Del. Dan K. Morhaim, the Baltimore County Democrat who chairs the subcommittee, read lawmakers an excerpt of a letter from the Department of Legislative Services: "To the extent that the authority has been procuring construction services without competitive bidding, it is likely that requiring competitive bids or proposals would significantly reduce expenditures for construction and construction-related services."
It was about midway through the 90-minute meeting - a work session of the House subcommittee on government operations, within health and government operations - that Wright told legislators Slosson had resigned.
"A lot of the comments today have addressed the executive director," Wright told the lawmakers. "He's not in the room. There's a reason for that. He resigned last night. I expect his resignation will be accepted today."
Morhaim said he thought the Stadium Authority was moving in the right direction but noted that the new procurement procedures it proposed would need to be studied.
"Personally, I think it's going to take more than assurances," he said in an interview. "I think we're going to have to see accountability. I think we really need to see more than the concept of a culture change."

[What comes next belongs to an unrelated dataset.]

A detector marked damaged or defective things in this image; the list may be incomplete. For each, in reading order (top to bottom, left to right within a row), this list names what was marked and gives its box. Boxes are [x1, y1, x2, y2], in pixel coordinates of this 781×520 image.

The six pages of procurement guidelines submitted yesterday were the result of intensive work over the past week by a hastily created task force headed by the Stadium Authority's first chairman, Herbert J. Belgrad, who served from 1986 to 1995.
Wright said lawmakers soon will receive information related to the audit that they have requested from the Stadium Authority, including backdated letters documenting Slosson's bonus. The letters, dated March 1, 2002, and October 1, 2002, appeared on Stadium Authority letterhead that included Gov. Robert L. Ehrlich Jr.'s name. Ehrlich was not elected governor until November 2002 and was not sworn in until January 2003.
Typo by a secretary
Former authority Chairman John Brown III has said he drafted the letters to memorialize past actions. The date on the March letter was a secretary's typo that was never corrected, and the other letter was dated with the month and year that Slosson's bonus was awarded, Brown said. He and Slosson said they did not notice the typo before signing the letter.
The audit, covering the period from Dec. 20, 2000, to Dec. 31, 2002, also said that Slosson accepted hospitality from a contractor doing business with the authority, in violation of state ethics laws, and recommended that the matter be referred to the State Ethics Commission. Slosson later wrote a personal check to cover the nonreimbursable expense, and a reprimand was placed in his personnel file.
Wright said he is working hard to regain public trust in the Stadium Authority, even as its responsibilities might be expanded to include school construction and projects related to slots.
"My job now is to go forward with proper oversight and regulation and get jobs done that the governor and the legislature wants us to do," Wright said yesterday. "We need to get back that swagger that the Stadium Authority has always had."